■ Goal: Please rewrite the data below, changing every "nearest" to "closest" and keeping everything else the same. Leave the pictures out of your answer.

--- Start of Given entries ---

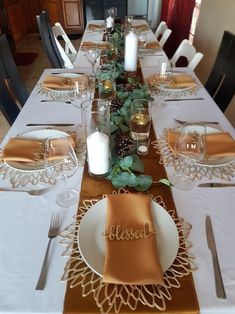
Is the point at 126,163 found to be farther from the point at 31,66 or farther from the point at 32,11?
the point at 32,11

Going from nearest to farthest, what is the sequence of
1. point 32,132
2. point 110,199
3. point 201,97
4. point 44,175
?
point 110,199 → point 44,175 → point 32,132 → point 201,97

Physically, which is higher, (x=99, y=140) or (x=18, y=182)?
(x=99, y=140)

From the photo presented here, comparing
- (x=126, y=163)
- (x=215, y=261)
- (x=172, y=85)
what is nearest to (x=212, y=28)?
(x=172, y=85)


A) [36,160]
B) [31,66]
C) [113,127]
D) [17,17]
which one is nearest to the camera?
[36,160]

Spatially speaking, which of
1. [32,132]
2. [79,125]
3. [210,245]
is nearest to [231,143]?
[210,245]

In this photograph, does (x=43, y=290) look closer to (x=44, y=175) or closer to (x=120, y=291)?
(x=120, y=291)

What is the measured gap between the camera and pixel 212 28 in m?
2.60

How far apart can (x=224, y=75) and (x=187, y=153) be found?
900mm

--- End of Given entries ---

■ Exercise answer:
Is the point at 126,163 found to be farther from the point at 31,66 or farther from the point at 32,11?
the point at 32,11

Going from closest to farthest, what is the sequence of
1. point 32,132
2. point 110,199
3. point 201,97
4. point 44,175
?
point 110,199 → point 44,175 → point 32,132 → point 201,97

Physically, which is higher, (x=99, y=140) or (x=18, y=182)?
(x=99, y=140)

From the photo presented here, comparing
- (x=126, y=163)
- (x=215, y=261)
- (x=172, y=85)
what is closest to (x=212, y=28)?
(x=172, y=85)


A) [36,160]
B) [31,66]
C) [113,127]
D) [17,17]
which one is closest to the camera?
[36,160]

Spatially speaking, which of
1. [32,132]
2. [79,125]
3. [210,245]
is closest to [231,143]?
[210,245]

In this photograph, does (x=43, y=290) look closer to (x=44, y=175) or closer to (x=120, y=291)?
(x=120, y=291)

What is the measured gap between the camera and pixel 212 28 in m?
2.60

How far apart can (x=224, y=75) and (x=187, y=153) be found?
900mm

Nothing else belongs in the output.